Supplied text:
====

Language teaching is a difficult process that requires careful work. Educators try to find ways to make this difficult process enjoyable for language learners. As technological developments came into use, language learning became more attractive. 'Text to Speech' (Speech synthesis) technology, one of these technological developments, is basically the process of synthesizing natural sounding speech from any text via special computer programs. These programs can create the most realistic, human-sounding synthetic speech which is available today. This paper explores the possible uses, advantages and disadvantages of this technology taking EFL learners into consideration.

Key words:

Language learning, text-to-speech technology, speech synthesis, listening, and technology in the classroom

Introduction

Language teaching is rather difficult and complicated process that requires careful and diligent work. Educators in the field of language teaching always try hard to find ways to make language learning enjoyable and attractive for the learners. Different activities, games, and interesting stories helped language teachers to achieve this aim through many years and they still do.

Today, we have access to many CALL programs that are currently used and tested in language classrooms for teaching grammar, speaking and other skills. Text-to-speech technology is a common feature of almost any CALL application. 'Text-to-Speech' (Speech Synthesis) technology is the ability of a computer to produce 'spoken words'. Computer speech can be produced either by "splicing" prerecorded words together or, with much more difficulty, by having the computer produce the sounds that make up spoken words (Microsoft Encarta Encyclopedia Deluxe, 2004)

In other words, text-to-speech is the conversion of text to speech through special computer applications, is often referred to as Text To Speech software (TTS). Text-to-speech software is invaluable for blind computer users as it enables them to "read" from the screen. This technology was first introduced as Texas Instruments Speak and Spell handheld electronic learning aid in 1978. Language learners and teachers need to be informed about this technology, its possible uses, advantages and limitations since this technology is new to them.

Language Learning and Technology: A brief review of history

As Warschauer and Meskill (2000) suggest, every type of language teaching uses its own techniques to help learners. With the introduction of Grammar-translation method, the blackboard came into use in language classrooms. Later it was replaced by overhead projector. Following them, computer software was used to provide students with drill-and-practice exercises.

====

Source data:
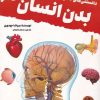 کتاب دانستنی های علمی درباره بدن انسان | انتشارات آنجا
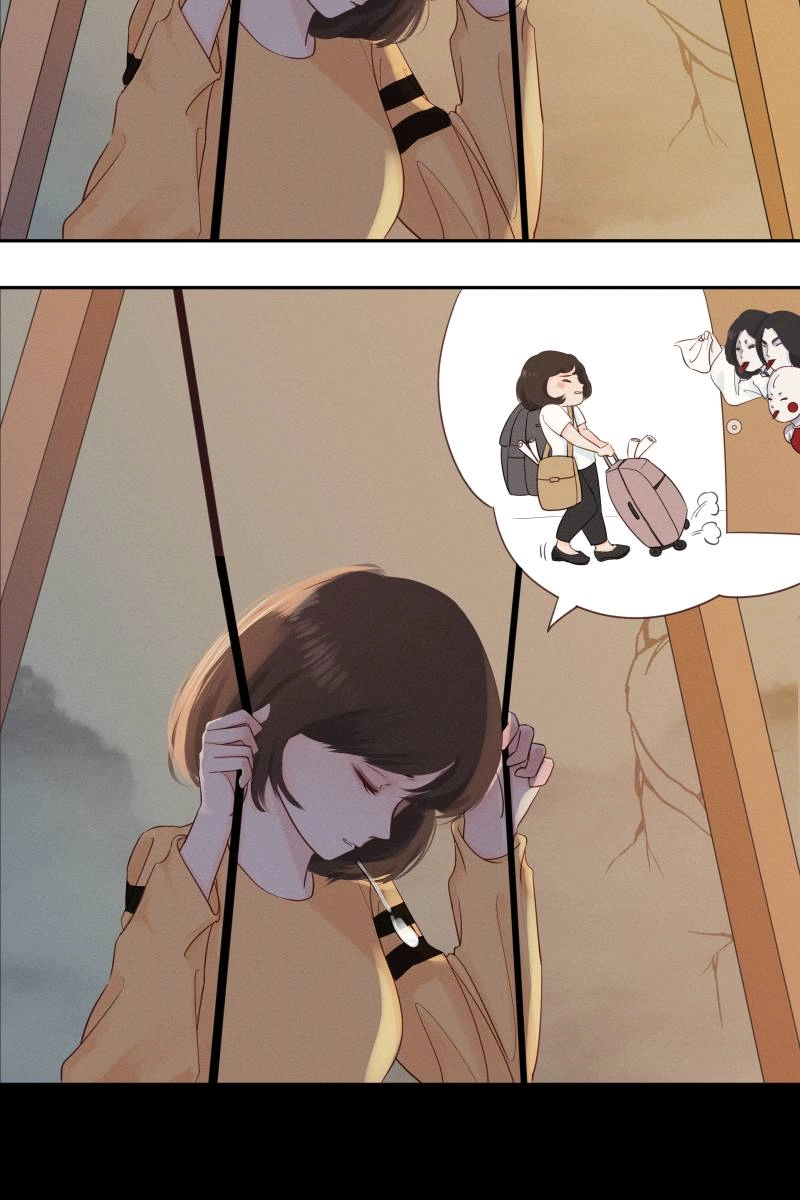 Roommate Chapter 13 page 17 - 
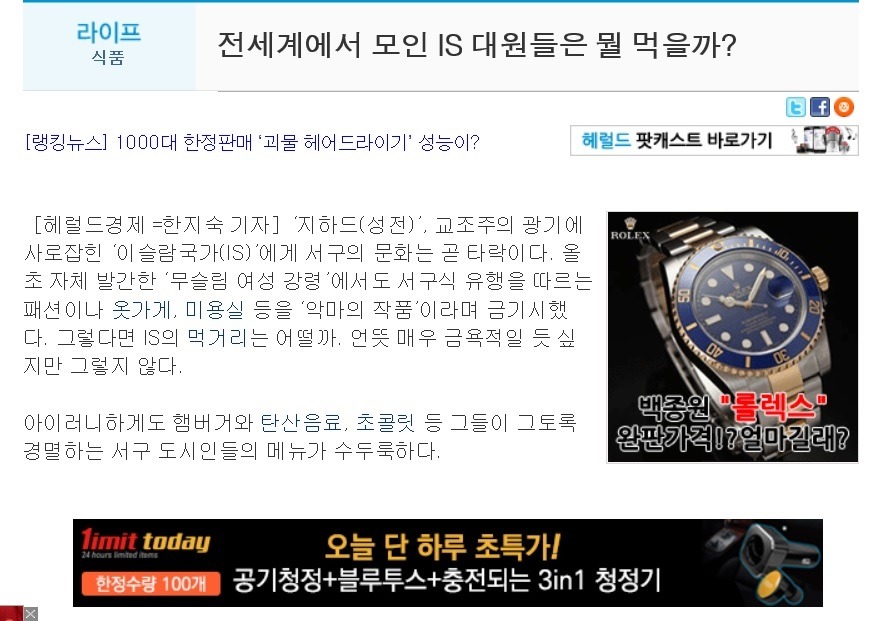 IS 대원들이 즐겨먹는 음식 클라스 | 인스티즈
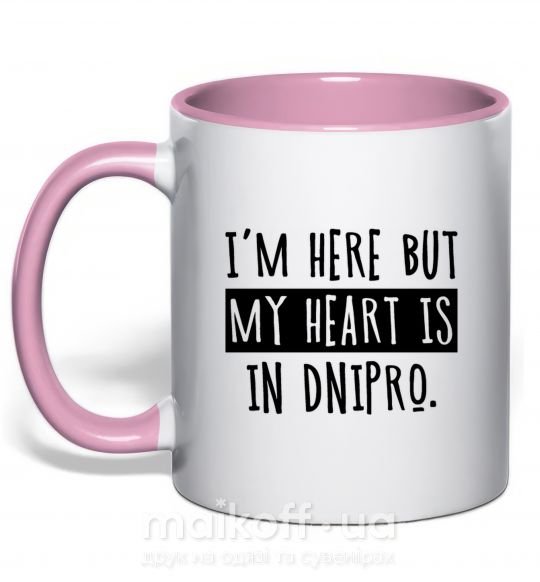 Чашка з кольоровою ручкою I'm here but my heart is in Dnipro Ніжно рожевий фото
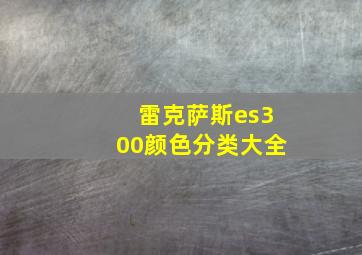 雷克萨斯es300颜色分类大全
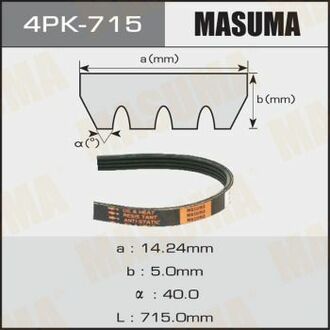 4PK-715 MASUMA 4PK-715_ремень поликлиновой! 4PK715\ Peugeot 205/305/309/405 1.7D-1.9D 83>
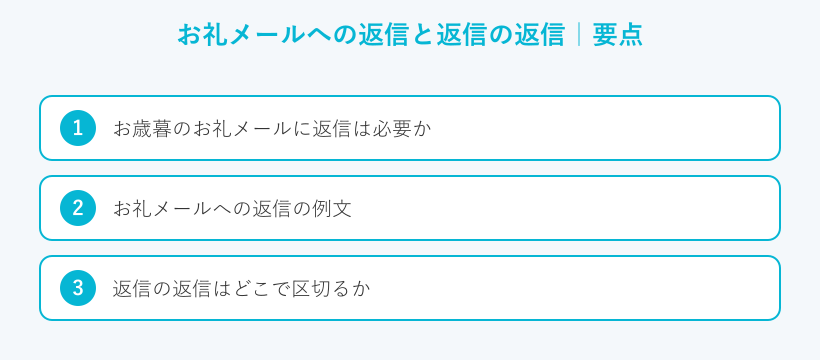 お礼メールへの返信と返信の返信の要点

====

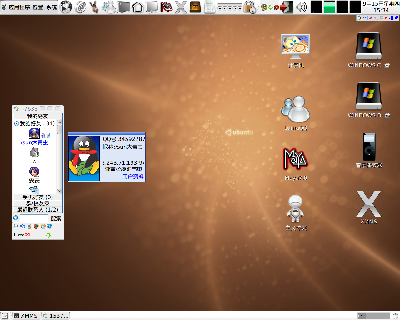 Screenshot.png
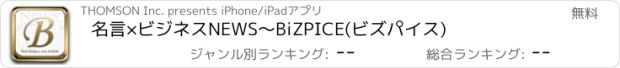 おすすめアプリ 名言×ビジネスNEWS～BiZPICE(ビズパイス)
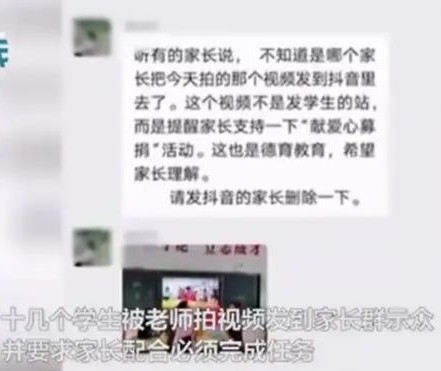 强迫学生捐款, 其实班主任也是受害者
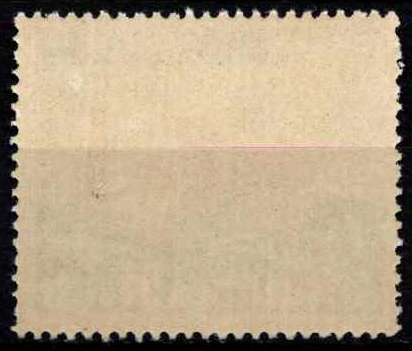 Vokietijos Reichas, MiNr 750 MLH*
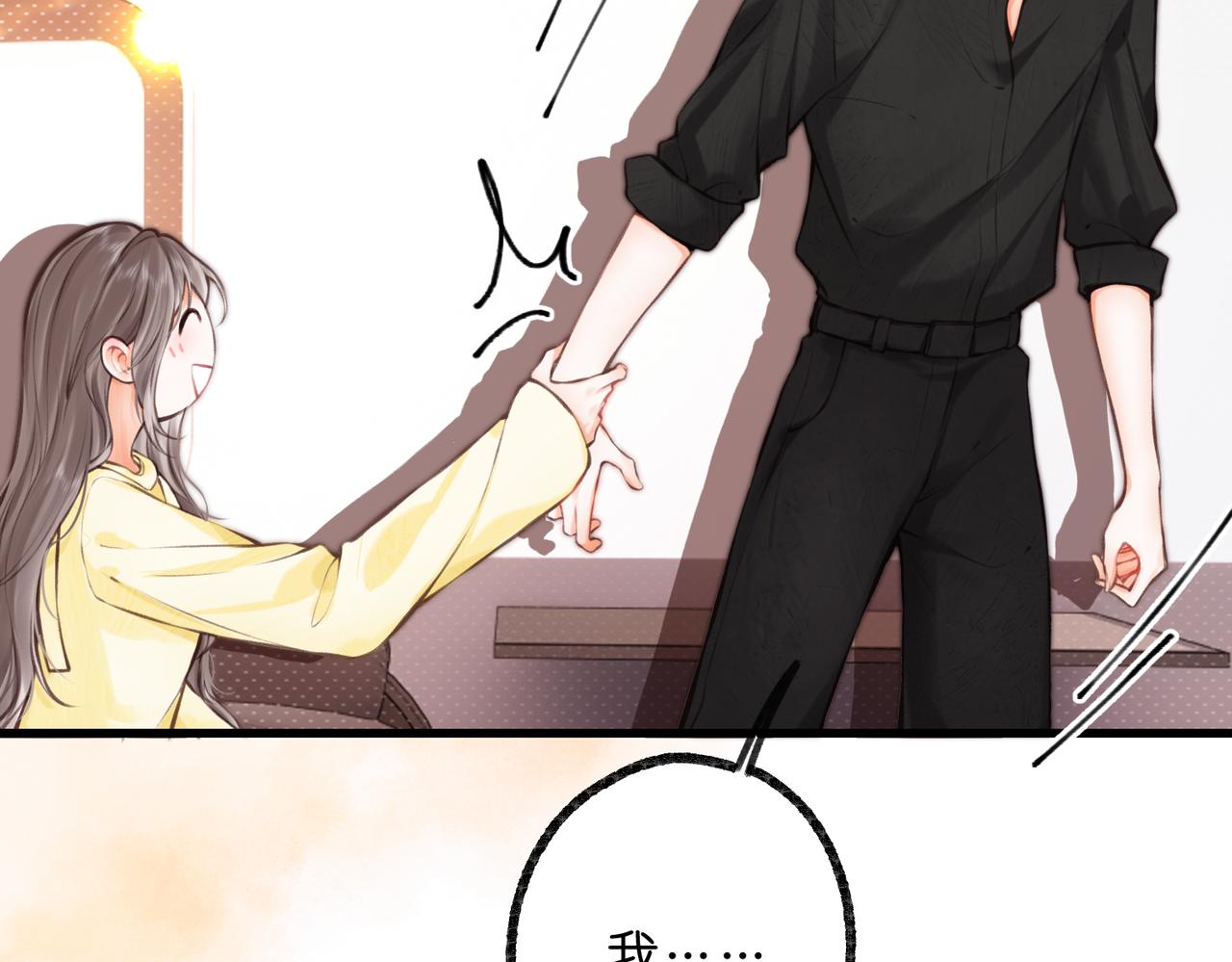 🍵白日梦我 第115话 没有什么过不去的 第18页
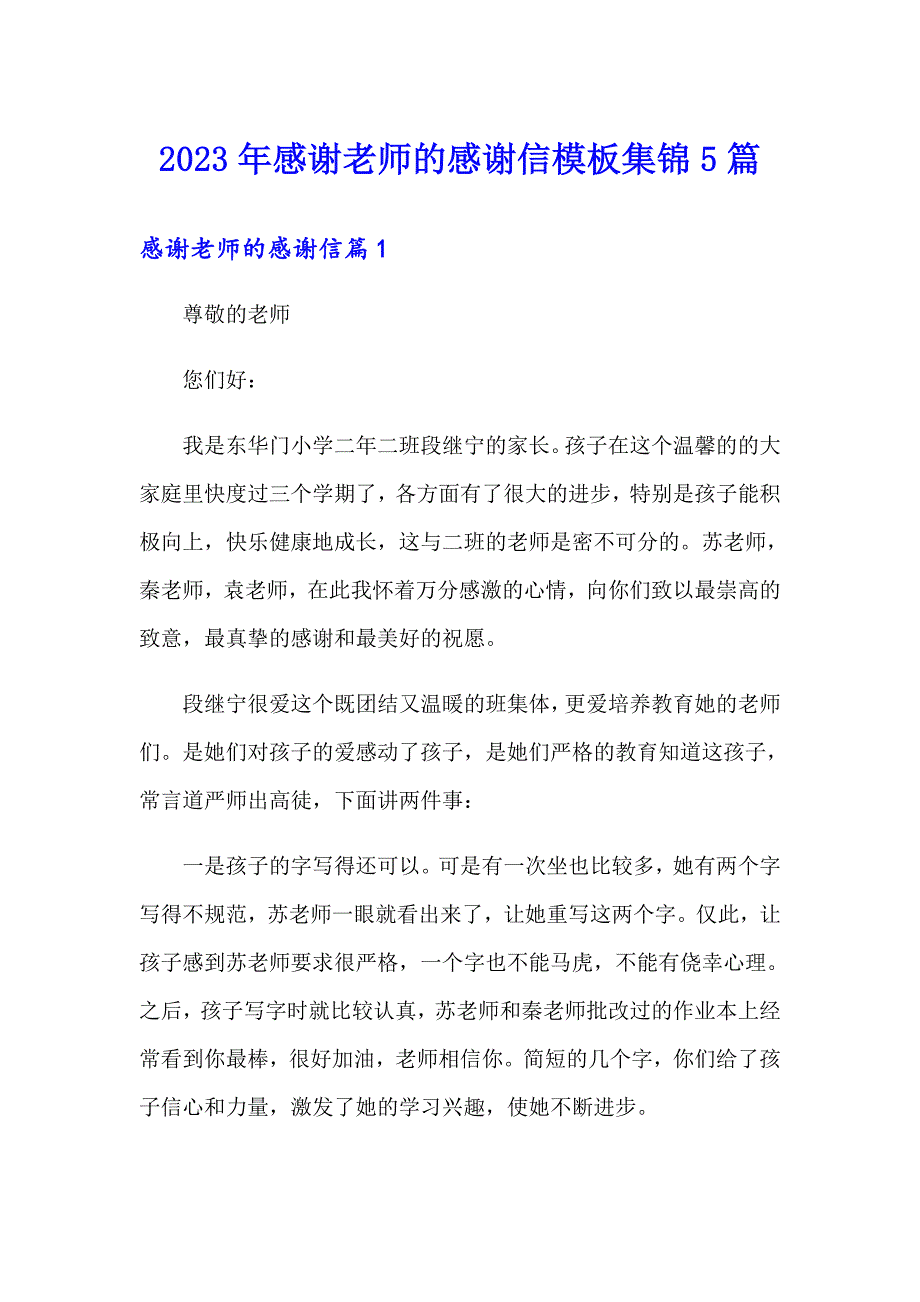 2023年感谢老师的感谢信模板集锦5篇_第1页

====

Tasks to complete:
#1 Retype the part of the passage on text-to-speech in language teaching that opens with the words "Language Learning and" and closes with "with drill-and-practice exercises.".
#2 Answer these questions using the passage on text-to-speech in language teaching:
(a) In what year was this technology first introduced as the Texas Instruments Speak and Spell handheld learning aid?
(b) What replaced the blackboard in language classrooms?
(c) For which computer users is text-to-speech software called invaluable?
#3 Carry on writing the passage on text-to-speech in language teaching from the point where it stops.
The records have no connection to the passage on text-to-speech in language teaching.

Answer list:
#1
Language Learning and Technology: A brief review of history

As Warschauer and Meskill (2000) suggest, every type of language teaching uses its own techniques to help learners. With the introduction of Grammar-translation method, the blackboard came into use in language classrooms. Later it was replaced by overhead projector. Following them, computer software was used to provide students with drill-and-practice exercises.

#2
(a) 1978
(b) The overhead projector
(c) Blind computer users

#3
The first use of computers by institutions related to teaching and learning coincided with the introduction of second-generation computers towards the 1950s. Large universities started to use computers for administrative processes and student record keeping. At the same time computers were used for instructional teaching and research. PLATO (Programmed Logic for Automatic Teaching Operations), the very first project related to use of computers in educational research, began in 1960 at the University of Illinois to design a large computer-based system for instruction. The PLATO system included a mainframe machine supporting hundreds of terminals which have high capacity comparing to that age. Many courses in many disciplines were developed, designed and delivered on PLATO systems (Alessi & Trollip, 1985; Warschauer, 1996; Levy, 1997; Culley, 1992). Later, new versions of PLATO came into use with new changes to provide interactive and self-paced instruction.

During the 1960s and 1970s, the use of computer-assisted instruction expanded in public schools with the introduction of the next generation of computers and microchips which were cheaper (Bullough & Beatty, 1991). In 1971, another important project, TICCIT (Time-shared, Interactive, Computer Controlled Information Television) was initiated at Brigham Young University (Levy, 1977). The system combined television technology with the computer to deliver instruction to the learners.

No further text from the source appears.